GIVEN EXERCISE A: Edit the entries starting with the line with "What separating distance" and going on through the line with "5. pixel 347 249": replace "nearer" with "closer" and keep all else unchanged.

---------- PAGE EXCERPT ----------

If I move on, in this presentation we’ll talk about some of the innovations in the backup space and the ingestion layer that allow us to backup large buckets like the ones that Atlassian have.

 


Woon: So let’s start first with the bucket again on the left hand side. So imagine that you have a bucket with thirty billion objects. You have objects starting with the prefix A, all the way to prefix Z all sorted in that list. So at a high level, you might think, how hard could it be, right?

You fire up a bunch of lambda functions and you start copying objects out and that’s basically your backup. But not so quick. If you have a ton of lambda functions and you schedule them in a way they all work on the same prefix, then what’s going to happen is that you’re going to hit the API limit before anything else.

 


Woon: So that bucket, the primary application is the primary owner of that bucket. So if the backup operation goes and steals all the API requests per second, all the TPS, then guess what? The primary application is the one that suffers. It’s the JIRA tickets that are going to load slowly, or the attachment that is not going to load in in a speedy manner.

---------- GIVEN RECORDS ----------

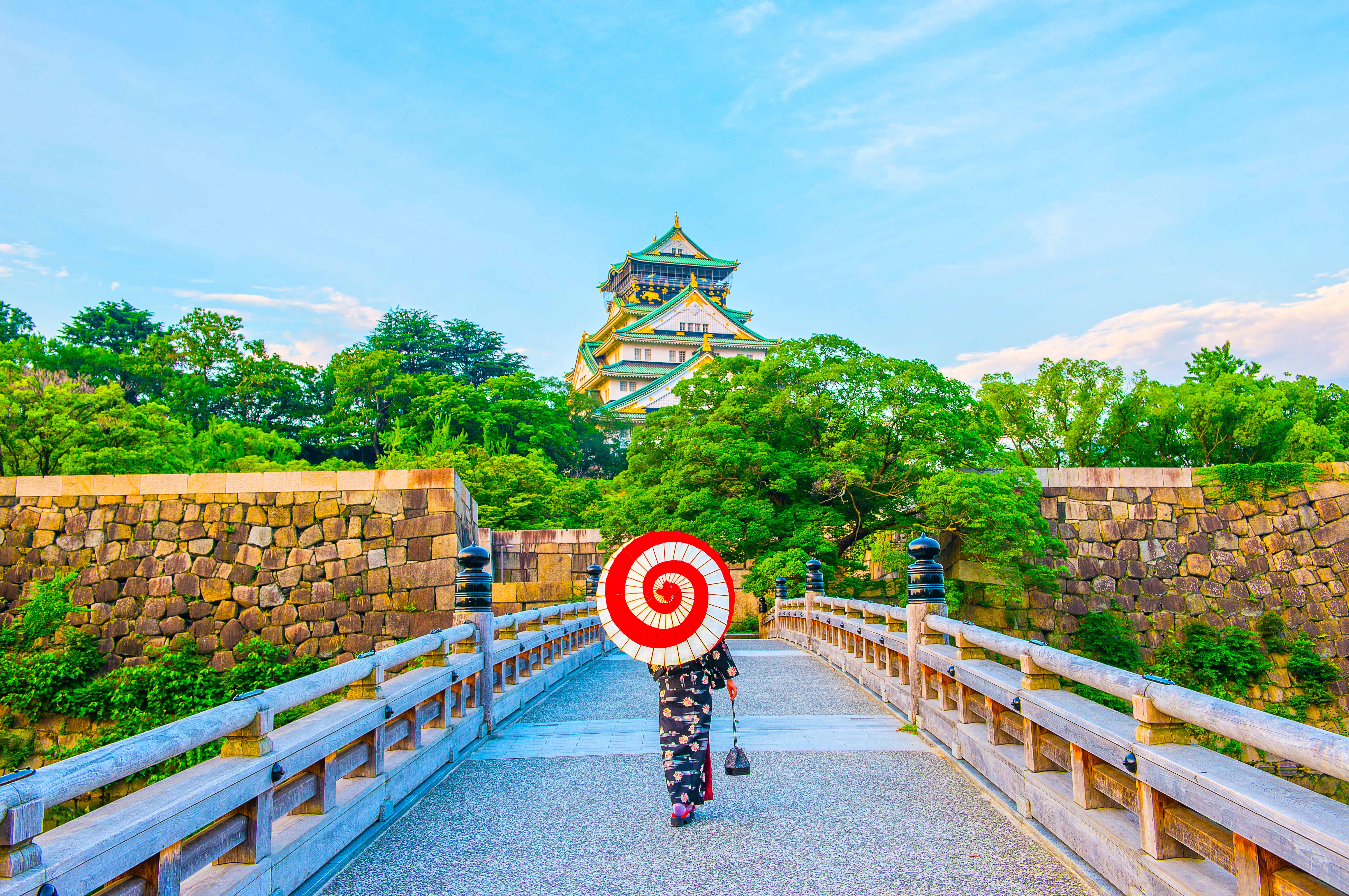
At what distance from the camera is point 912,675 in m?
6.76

----------
---------- GIVEN RECORDS ----------

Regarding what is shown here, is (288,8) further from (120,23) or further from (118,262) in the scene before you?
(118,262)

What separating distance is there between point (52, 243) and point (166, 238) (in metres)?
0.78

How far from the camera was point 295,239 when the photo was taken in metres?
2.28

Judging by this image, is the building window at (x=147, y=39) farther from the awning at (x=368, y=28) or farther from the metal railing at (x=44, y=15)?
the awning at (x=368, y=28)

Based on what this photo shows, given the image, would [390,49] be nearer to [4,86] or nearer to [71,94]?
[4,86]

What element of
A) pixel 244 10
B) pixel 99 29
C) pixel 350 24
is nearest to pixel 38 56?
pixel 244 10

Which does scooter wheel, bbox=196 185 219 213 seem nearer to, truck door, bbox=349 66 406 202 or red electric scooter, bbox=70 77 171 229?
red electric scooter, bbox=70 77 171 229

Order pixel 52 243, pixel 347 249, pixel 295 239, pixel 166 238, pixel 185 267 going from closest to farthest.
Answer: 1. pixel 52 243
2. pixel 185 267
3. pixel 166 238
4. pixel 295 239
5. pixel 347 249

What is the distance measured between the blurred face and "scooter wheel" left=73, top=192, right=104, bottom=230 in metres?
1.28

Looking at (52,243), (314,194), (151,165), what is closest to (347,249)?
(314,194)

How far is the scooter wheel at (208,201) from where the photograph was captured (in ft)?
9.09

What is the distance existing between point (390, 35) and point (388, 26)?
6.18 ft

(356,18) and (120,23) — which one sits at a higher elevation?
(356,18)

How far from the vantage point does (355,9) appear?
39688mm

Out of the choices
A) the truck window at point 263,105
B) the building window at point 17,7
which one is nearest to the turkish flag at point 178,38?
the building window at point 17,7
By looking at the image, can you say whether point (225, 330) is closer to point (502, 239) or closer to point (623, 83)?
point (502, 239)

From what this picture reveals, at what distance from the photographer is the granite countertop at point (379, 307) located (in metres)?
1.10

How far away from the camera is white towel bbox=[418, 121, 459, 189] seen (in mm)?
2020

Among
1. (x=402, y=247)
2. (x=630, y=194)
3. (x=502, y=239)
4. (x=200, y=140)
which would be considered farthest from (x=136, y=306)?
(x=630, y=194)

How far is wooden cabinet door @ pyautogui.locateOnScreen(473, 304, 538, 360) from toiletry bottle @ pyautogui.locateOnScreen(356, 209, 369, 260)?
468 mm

----------

GIVEN EXERCISE B: In the page excerpt, what limit is hit first when many lambda functions are scheduled to work on the same prefix?

EXERCISE SOLUTION A:
What separating distance is there between point (52, 243) and point (166, 238) (in metres)?
0.78

How far from the camera was point 295,239 when the photo was taken in metres?
2.28

Judging by this image, is the building window at (x=147, y=39) farther from the awning at (x=368, y=28) or farther from the metal railing at (x=44, y=15)?
the awning at (x=368, y=28)

Based on what this photo shows, given the image, would [390,49] be closer to [4,86] or closer to [71,94]?
[4,86]

What element of
A) pixel 244 10
B) pixel 99 29
C) pixel 350 24
is nearest to pixel 38 56?
pixel 244 10

Which does scooter wheel, bbox=196 185 219 213 seem closer to, truck door, bbox=349 66 406 202 or red electric scooter, bbox=70 77 171 229?
red electric scooter, bbox=70 77 171 229

Order pixel 52 243, pixel 347 249, pixel 295 239, pixel 166 238, pixel 185 267 going from closest to farthest.
Answer: 1. pixel 52 243
2. pixel 185 267
3. pixel 166 238
4. pixel 295 239
5. pixel 347 249

EXERCISE SOLUTION B: The API limit.